Representatives of the Cuban publishing industry and a U.S. publishing mission to the 25th Feria Internacional del Libro de La Habana Cuba (Havana Book Fair) pledged to work together to establish normal business relations.

The mission—the first official American publishing presence at the fair in its history—was in Havana from February 10 to 16, and was organized by PW and Combined Book Exhibit. It featured an exhibition of American titles at the Havana Book Fair, plus two days of professional panels off-site discussing the Cuban and American publishing industries. The publishing mission culminated with the signing of a memorandum of understanding by PW and CBE and the Cuban Book Institute, which oversees the state-run Cuban publishing industry and organizes the Havana Book Fair, to continue to work “to promote cooperation and understanding between the United States of America and Cuba in the publishing field.” Commenting on the ability of the two countries to work together, Zuleica Romay Guerra, president of the Cuban Book Institute, observed, “We made a lot of progress. We’ve shown we can climb over or circumvent barriers so that they no longer separate us.”

In the short term, the pact means a continuing official American presence at the Havana Book Fair in the years to come, as well as visits by Cuban book publishing figures to BookExpo America in 2016. (BEA has donated exhibit space to the Cuban Book Institute at this year’s show in Chicago.) More ambitiously, Guerra’s remarks point to the need to lift the long-running American trade embargo on Cuba, the legal barrier to any kind of commercial activity by American publishers on the island.

In fact, Smashwords CEO Mark Coker, who was part of the mission, has started the initial efforts to organize the American publishing industry to support a petition that calls for lifting the trade embargo—or at least the ban on books and cultural products. Coker hopes to start the petition drive in the next few weeks.

For her part, Guerra said more proposals for collaboration with her new partners will be exchanged with representatives of PW and Combined Book Exhibit. And a meeting is planned for May in New York City, in an effort to “create the conditions for the projects we want to carry out.”

By any measure, the mission to Cuba was a rousing success, and a key first step toward normalizing publishing relations between the two countries. First conceived around last year’s BEA and organized by PW executive v-p and publisher Cevin Bryerman and CBE president Jon Malinowski, the groundbreaking project brought 37 American publishers (and distributors) to the book fair, displaying 600 books of all kinds, including novels, educational materials, children’s books, graphic novels, works of history, and academic, professional and STEM titles.

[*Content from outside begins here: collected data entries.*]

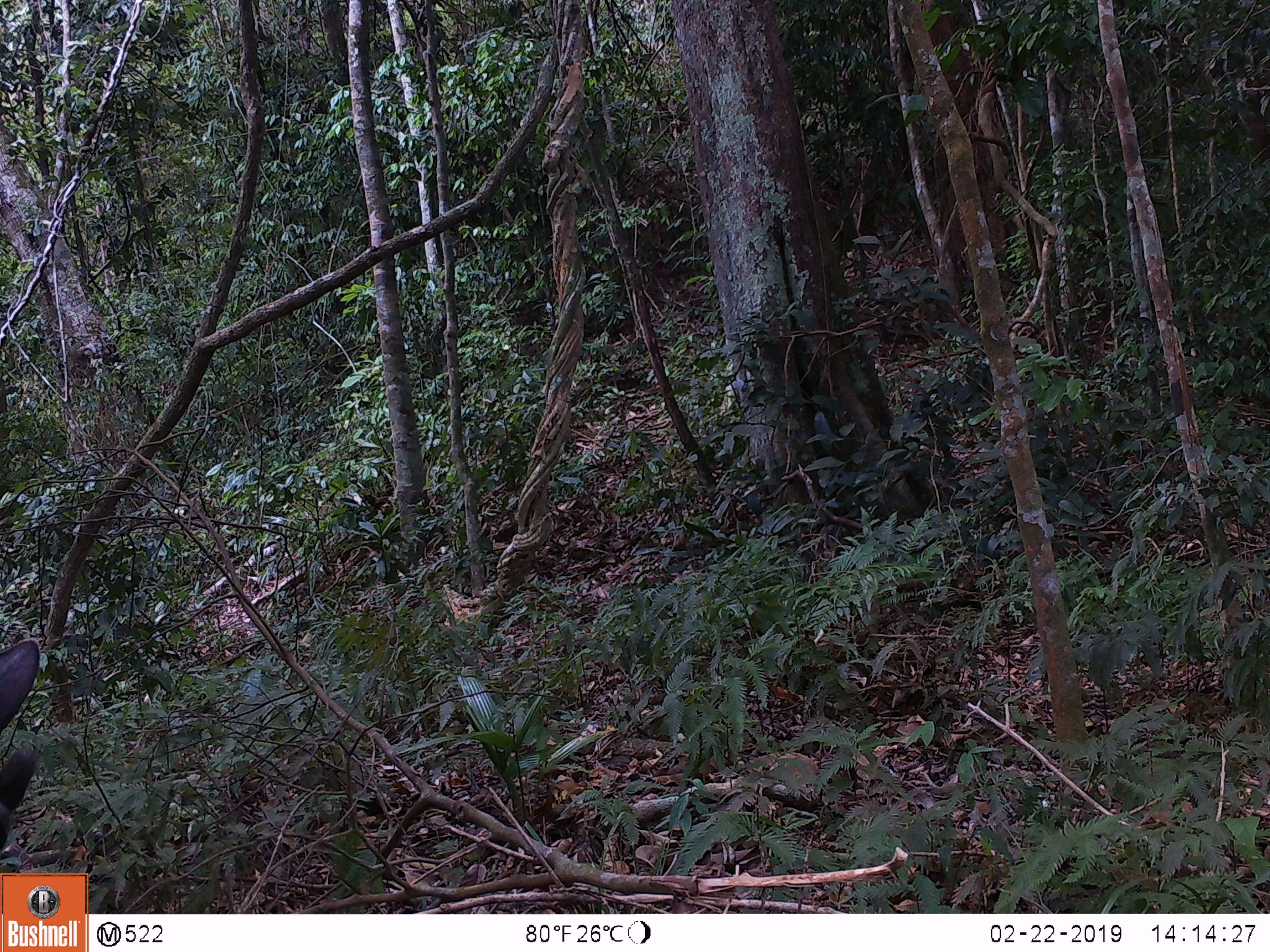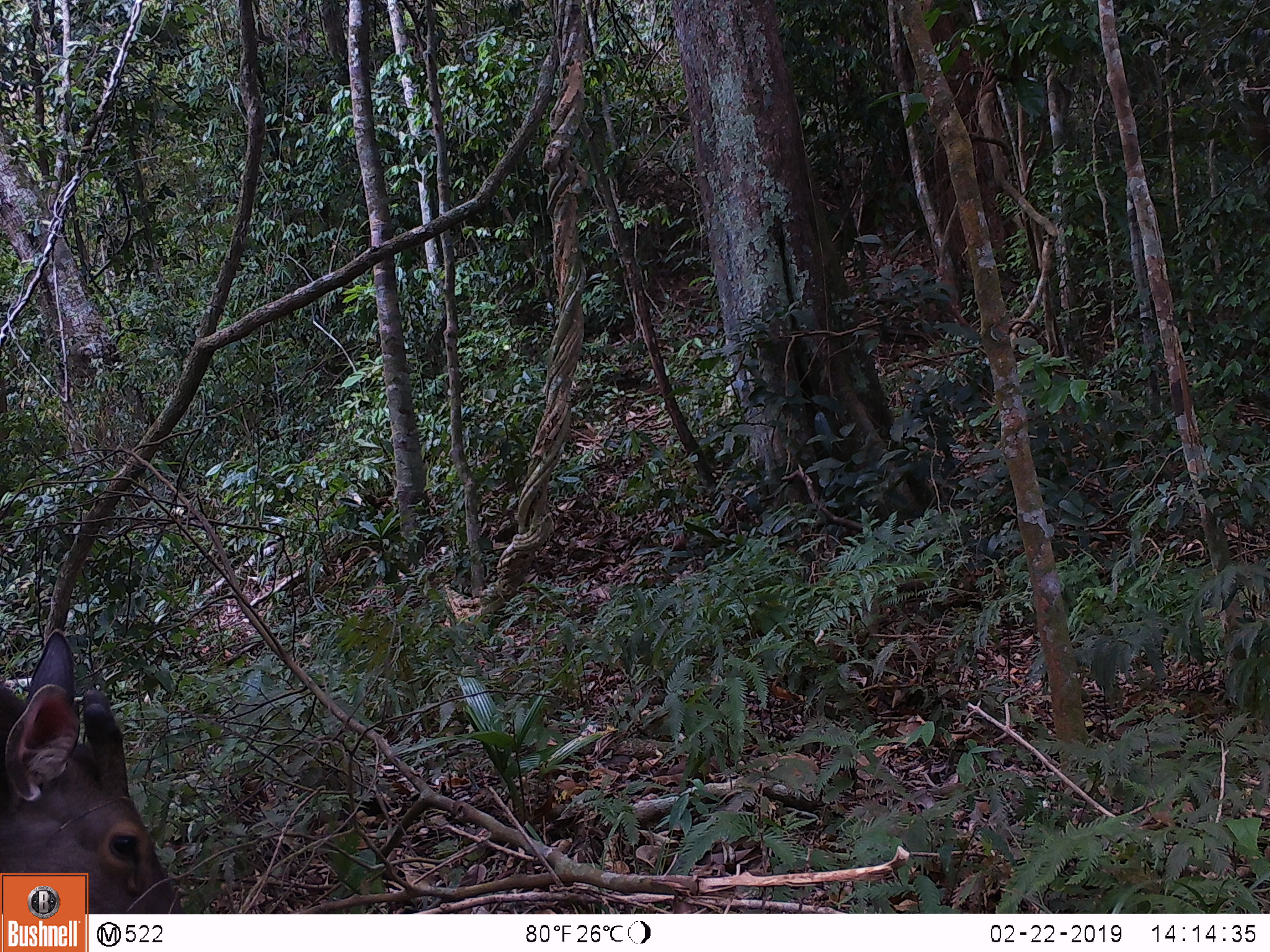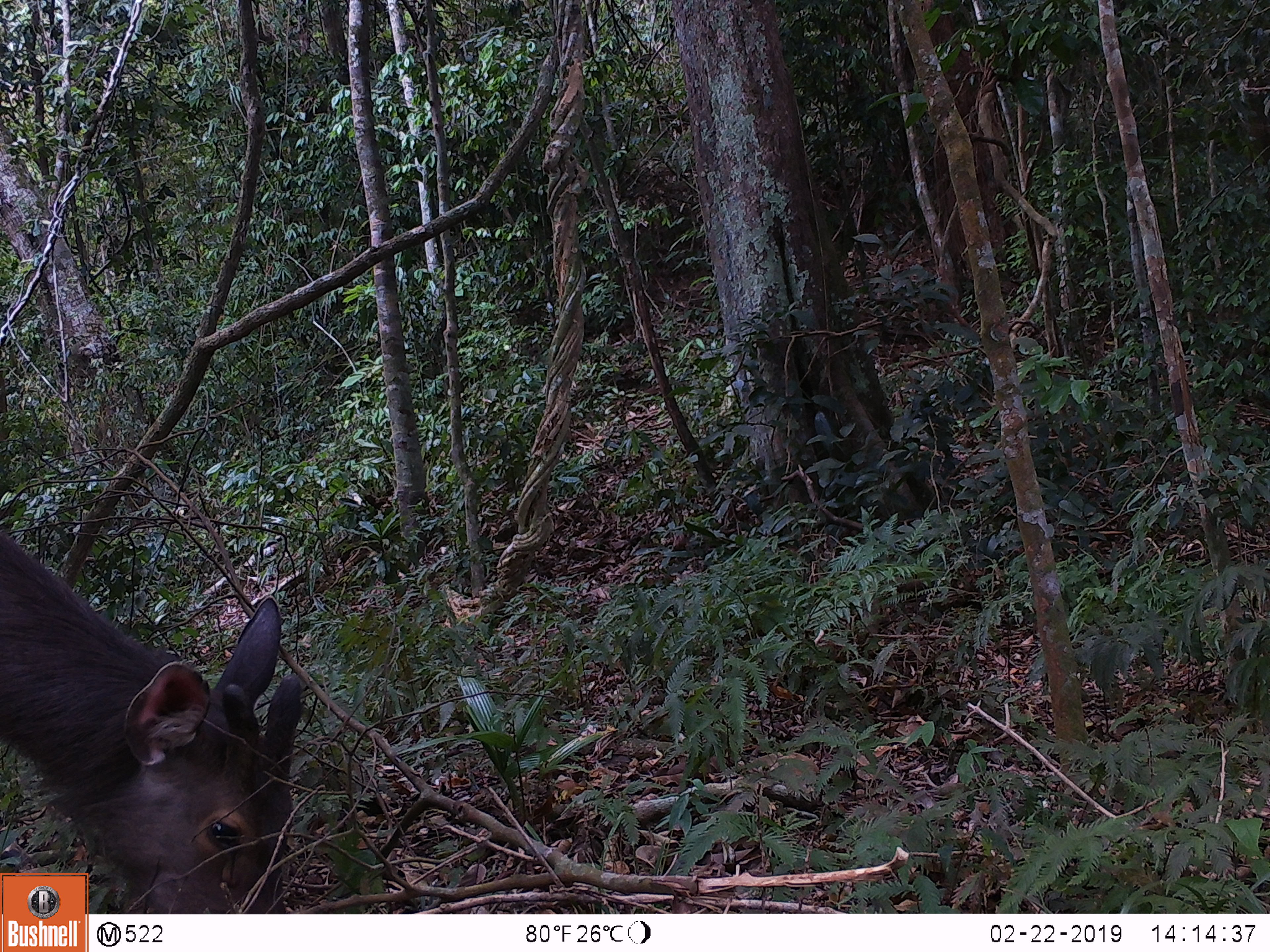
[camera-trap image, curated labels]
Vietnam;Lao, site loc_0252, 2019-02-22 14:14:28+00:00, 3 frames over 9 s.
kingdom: Animalia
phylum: Chordata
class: Mammalia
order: Artiodactyla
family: Cervidae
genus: Rusa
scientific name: Rusa unicolor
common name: sambar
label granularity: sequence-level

The Havana Book Fair featured roughly 63 foreign and 81 Cuba exhibitors, including publishers and related vendors. (The American Books Exposition featured the 37 U.S. publishers.) Over the course of the show’s first week (it ends Feb. 21), PW’s Spanish correspondent Leylha Ahuile moderated panels on the U.S. and Cuban book markets, social media, and self-publishing. Bryerman and Malinowski were interviewed by the Cuban media, including a live interview on Havana Radio and a video feed streamed live over the Web.

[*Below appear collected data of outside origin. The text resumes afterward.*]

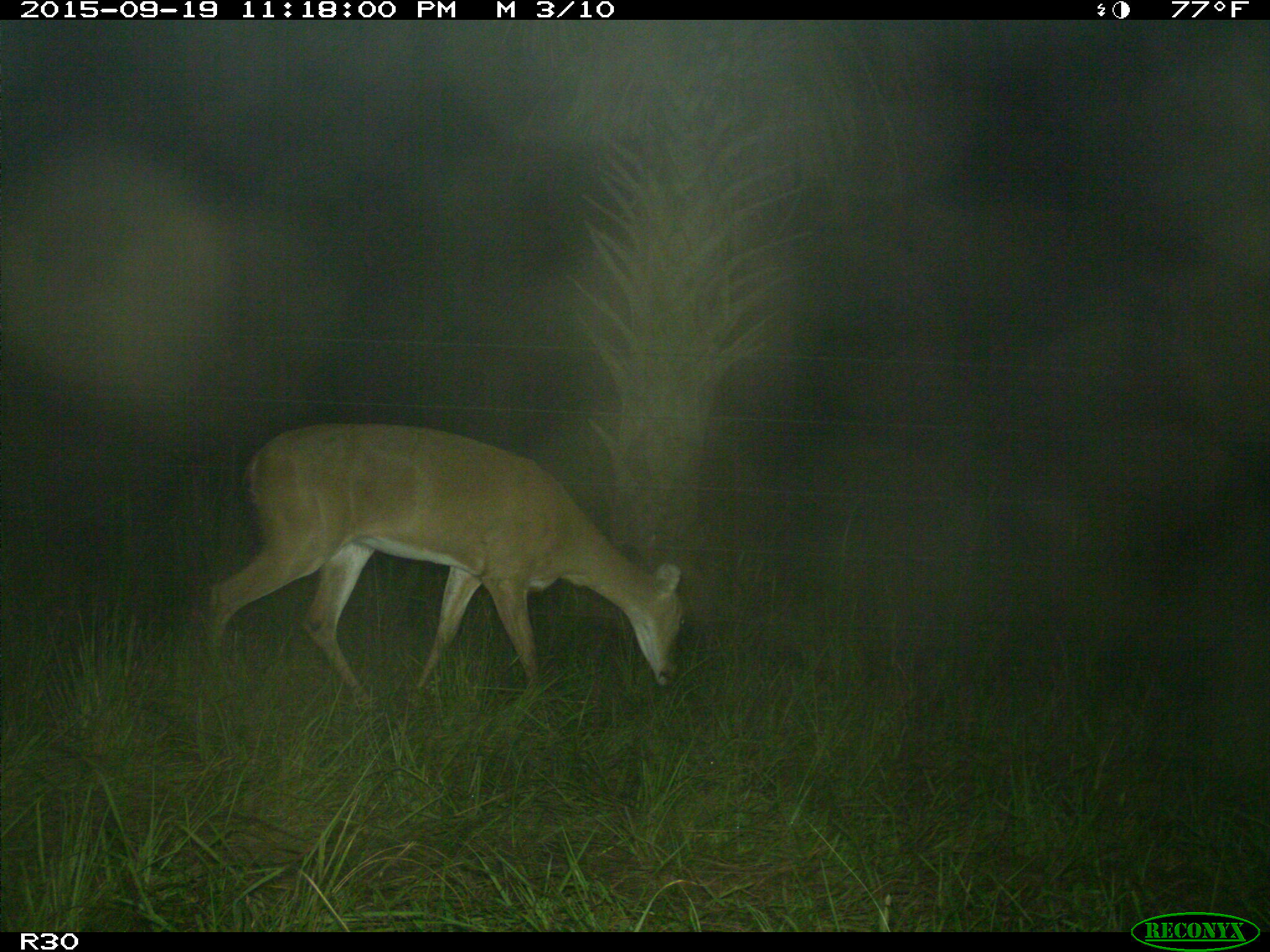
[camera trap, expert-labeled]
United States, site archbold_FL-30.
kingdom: Animalia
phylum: Chordata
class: Mammalia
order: Artiodactyla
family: Cervidae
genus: Odocoileus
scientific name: Odocoileus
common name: deer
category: unidentified deer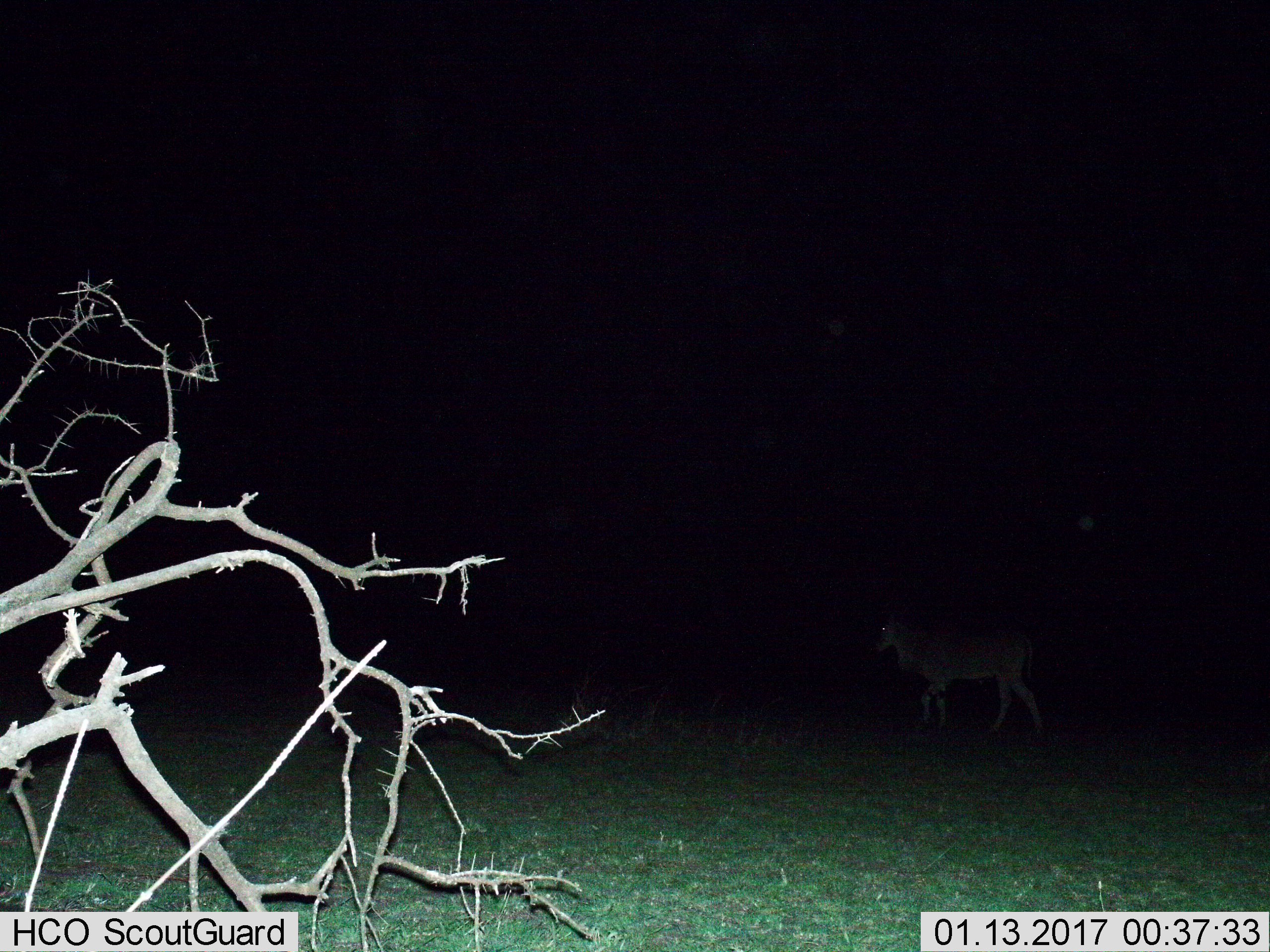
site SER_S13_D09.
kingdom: Animalia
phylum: Chordata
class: Mammalia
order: Artiodactyla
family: Bovidae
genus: Tragelaphus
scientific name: Tragelaphus oryx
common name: eland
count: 1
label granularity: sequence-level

The publishers involved in the mission also praised the effort and cited its historical, professional, and, just as often, personal significance. World Book International director Kristin Norell said, “We have made new friends, fostered business relationships, have fantastic memories, and were a part of history that will forever be a chapter in the publishing industry.” Quarto USA president and CEO Ken Fund called the mission a “rare and extremely important moment” that started the industry “on a path with our Cuban counterparts that can only bring a positive impact to bringing Cuban authors to the U.S. and U.S. authors to Cuba.” John Sinclair, Thomson-Shore regional sales manager, offered a list of high points that included “eye-opening cultural awareness, valuable contacts made, immediate opportunities,” calling the event a “career and personal milestone.”

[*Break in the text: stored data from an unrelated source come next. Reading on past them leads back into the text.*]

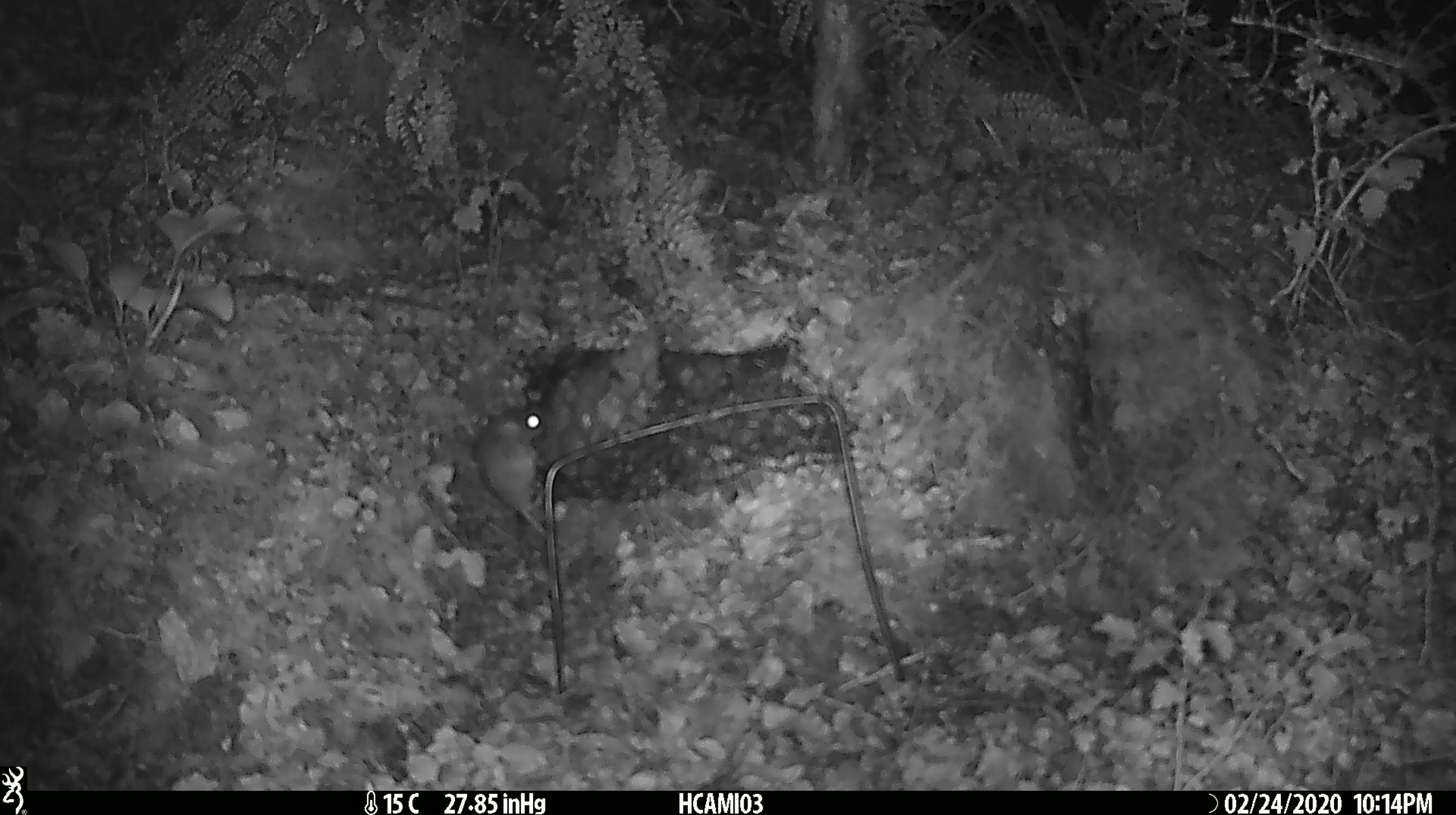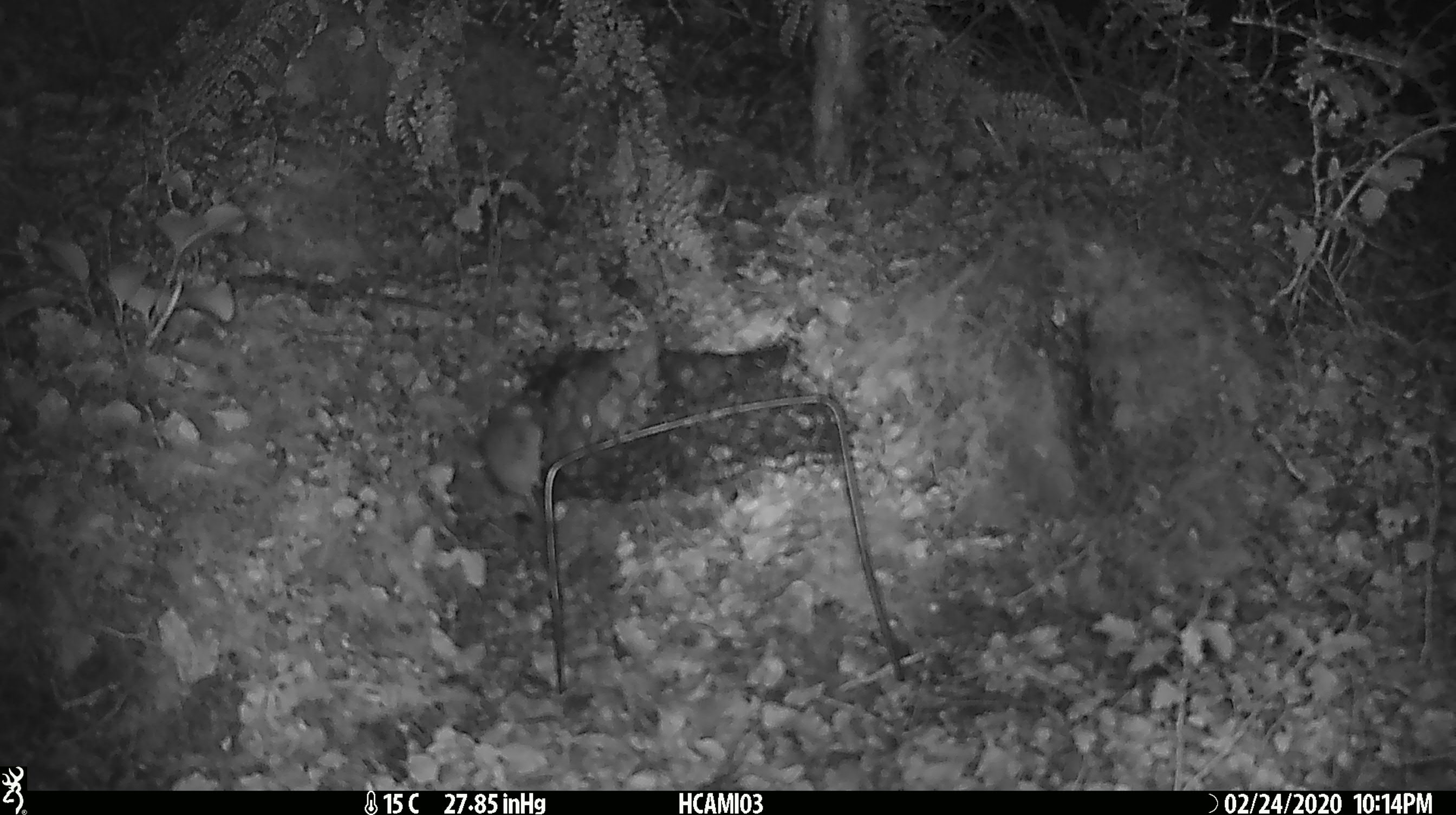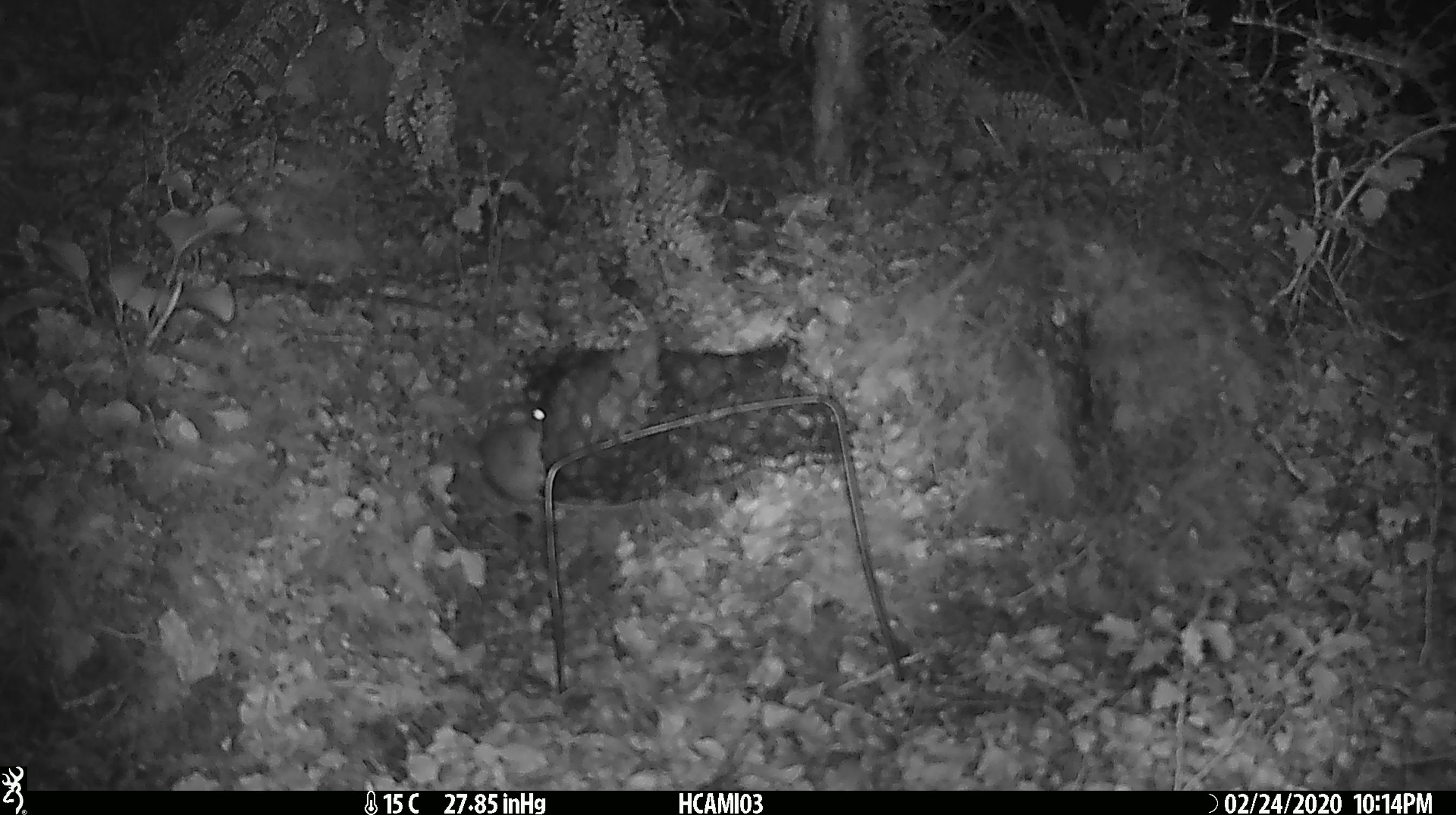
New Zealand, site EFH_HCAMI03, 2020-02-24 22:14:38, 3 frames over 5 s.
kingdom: Animalia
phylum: Chordata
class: Mammalia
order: Rodentia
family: Muridae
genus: Mus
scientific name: Mus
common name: mouse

The trip included a number of Cuba-born Americans—among them celebrated Miami bookseller Raquel Rogue and People en Espanol editor-in-chief Armando Correa—returning to Cuba for the first time in decades. On the professional side, Cecilia de la Campa, director of subsidiary rights at the literary agency Writer’s House, said the visit allowed her to “meet both Americans and Cubans that inform the decisions we make around our authors.” De la Campa’s parents are Cubans who were airlifted to the U.S. as children following Castro’s seizure of power. She described an emotional visit to the Havana home of her father’s aunt, which is now run as a B and B by a caretaker who knew her father and his family.

In her presentation during the two days of professional panels, Guerra was clear about her goals for the future of the relationship between Cuban and American publishers: “We are very interested in the U.S. markets. We know the classics of American literature,” she said, “but later writers over the last 50 years have not been published in Cuba.” Most importantly, she emphasized to the gathering of Cuban and American publishing professionals, “We want Cuban classics translated into English. We want the best of American literature, and we want the best of Cuban literature to be visible and known in the U.S.”